Being a digital native doesn't seem to stop you from becoming a digital scam victim; figures show increasing numbers of Australian teenagers are being ripped off, as their developing brains make it difficult for them to spot a scam.
Last year children under 18 lost more than $170,000 to scams, according to the latest figures from the Australian Competition and Consumer Commission’s latest annual scam report.
Suncorp Behavioural Economist Phil Slade said the prefrontal cortex is still developing in teenagers, making them unable to make decisions or solve problems as quickly as adults do so they are naturally more susceptible to being misled.
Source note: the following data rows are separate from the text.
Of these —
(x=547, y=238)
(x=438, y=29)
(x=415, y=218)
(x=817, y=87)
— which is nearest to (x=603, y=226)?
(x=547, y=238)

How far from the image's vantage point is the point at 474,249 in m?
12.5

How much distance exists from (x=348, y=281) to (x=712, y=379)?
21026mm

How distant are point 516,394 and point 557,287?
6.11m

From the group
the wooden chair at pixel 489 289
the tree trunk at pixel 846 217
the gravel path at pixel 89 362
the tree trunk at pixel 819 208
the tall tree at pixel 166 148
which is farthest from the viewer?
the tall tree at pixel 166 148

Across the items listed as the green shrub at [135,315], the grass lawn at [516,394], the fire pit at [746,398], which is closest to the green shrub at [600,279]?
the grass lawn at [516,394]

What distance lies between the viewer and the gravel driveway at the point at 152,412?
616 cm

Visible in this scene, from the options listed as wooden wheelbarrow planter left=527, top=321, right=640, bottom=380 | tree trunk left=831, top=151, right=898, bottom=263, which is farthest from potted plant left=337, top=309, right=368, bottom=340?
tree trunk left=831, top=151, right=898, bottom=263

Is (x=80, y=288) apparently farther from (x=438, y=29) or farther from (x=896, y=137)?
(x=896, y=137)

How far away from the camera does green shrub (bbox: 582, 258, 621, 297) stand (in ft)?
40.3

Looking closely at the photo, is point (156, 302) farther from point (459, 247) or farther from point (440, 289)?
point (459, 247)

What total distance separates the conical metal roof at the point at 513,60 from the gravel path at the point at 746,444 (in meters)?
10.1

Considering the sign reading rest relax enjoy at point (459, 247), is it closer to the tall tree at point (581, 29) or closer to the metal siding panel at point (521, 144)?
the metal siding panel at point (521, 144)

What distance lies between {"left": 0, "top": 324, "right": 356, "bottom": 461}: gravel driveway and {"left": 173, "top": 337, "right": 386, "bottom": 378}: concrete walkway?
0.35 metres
“One of the best ways to help our teens avoid being scammed is to teach them financial literacy skills at an early age, to help them question things when dealing with money,” Slade said.
Kids and scams
Financial Basics Foundation Chair Brigid Leishman said that the increasing volume of scams is just another reason that financial literacy must be addressed by schools.
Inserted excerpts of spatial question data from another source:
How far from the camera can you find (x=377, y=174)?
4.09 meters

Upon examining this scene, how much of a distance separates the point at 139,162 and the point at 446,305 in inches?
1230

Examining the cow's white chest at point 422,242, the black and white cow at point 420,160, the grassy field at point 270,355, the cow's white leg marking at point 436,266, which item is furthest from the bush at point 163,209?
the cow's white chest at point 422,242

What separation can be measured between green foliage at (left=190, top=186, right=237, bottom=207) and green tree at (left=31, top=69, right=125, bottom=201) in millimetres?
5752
“In today’s click and spend world, it’s important that we educate young people on how to make smart financial choices,” Leishman said.
“The online Suncorp ESSI Money Challenge where teenagers can learn about scams and dodgy deals in a safe place will launch on August 26. The Challenge is free for students to enter and we encourage every Australian high school student to take part.
The Financial Basics Foundation is calling on teachers to register from August 5 for their classes to enter the 2019 Suncorp ESSI Money Challenge. The Challenge teaches students valuable money lessons and tests their skills against students throughout Australia.
As well as bragging rights, the winning students have a chance to win up to $1500 for themselves and their school.
Slade said many teenagers fell for fake online shopping sites promising them bargains but delivering nothing.